* [Problem details] Find each line in the records that contains the word "point", and copy those lines.

* [Records]
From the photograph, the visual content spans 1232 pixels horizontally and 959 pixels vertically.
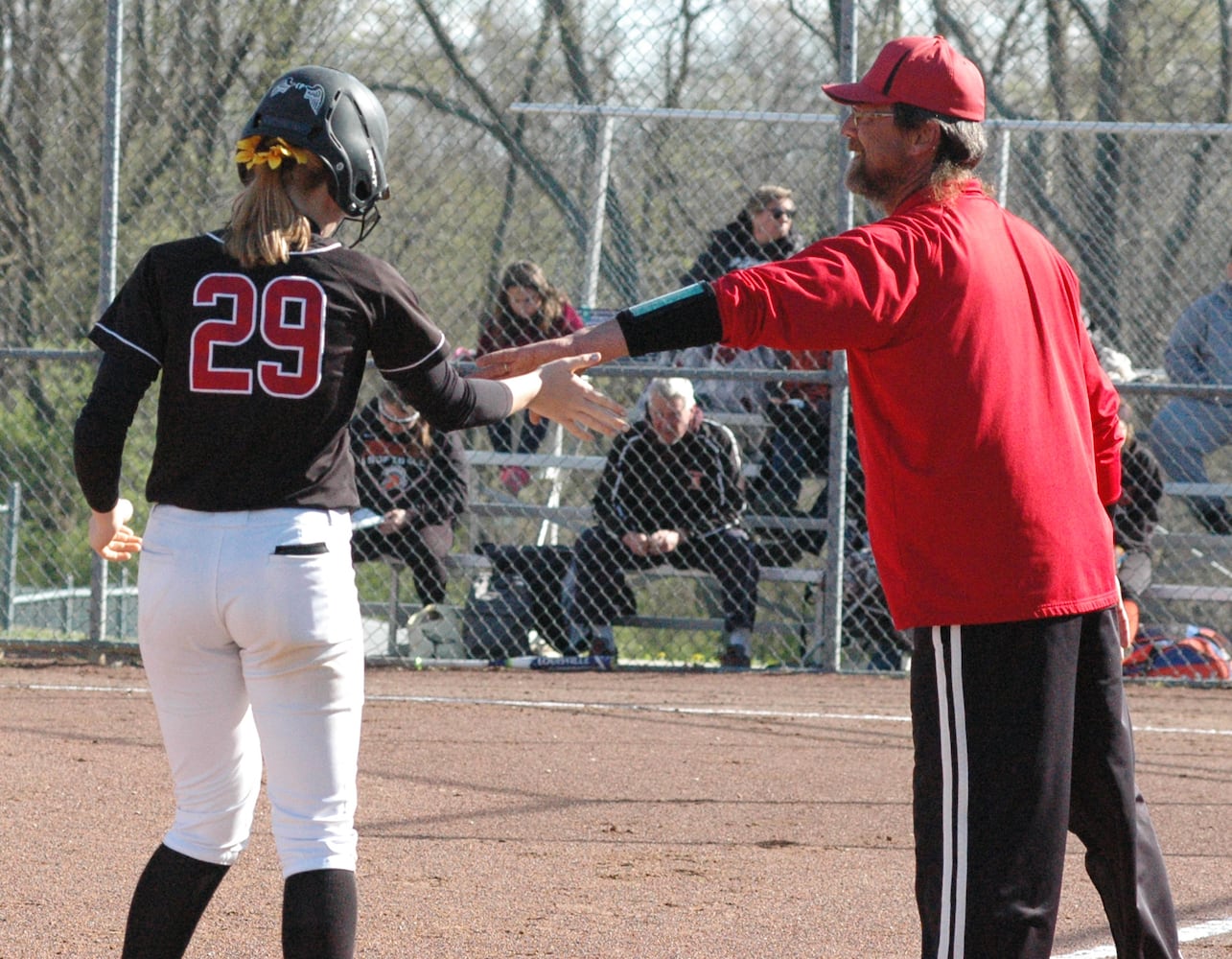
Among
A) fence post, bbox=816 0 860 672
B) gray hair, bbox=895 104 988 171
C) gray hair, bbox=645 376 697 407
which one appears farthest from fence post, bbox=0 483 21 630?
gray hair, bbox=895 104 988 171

--

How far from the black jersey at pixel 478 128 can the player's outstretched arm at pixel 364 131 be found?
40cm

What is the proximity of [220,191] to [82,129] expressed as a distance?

...

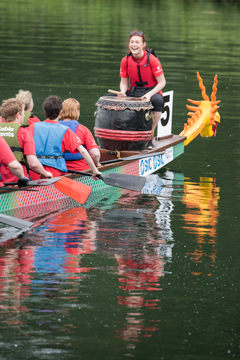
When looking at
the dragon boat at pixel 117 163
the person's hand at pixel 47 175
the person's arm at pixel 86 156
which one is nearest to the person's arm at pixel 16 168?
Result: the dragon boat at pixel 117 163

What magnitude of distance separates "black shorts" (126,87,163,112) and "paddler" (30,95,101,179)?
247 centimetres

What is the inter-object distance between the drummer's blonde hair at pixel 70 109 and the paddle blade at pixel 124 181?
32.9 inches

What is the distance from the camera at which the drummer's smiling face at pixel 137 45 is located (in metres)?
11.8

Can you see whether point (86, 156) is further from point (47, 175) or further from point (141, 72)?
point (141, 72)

* [Written answer]
Can you see whether point (86, 156) is further from point (47, 175) or further from point (141, 72)?
point (141, 72)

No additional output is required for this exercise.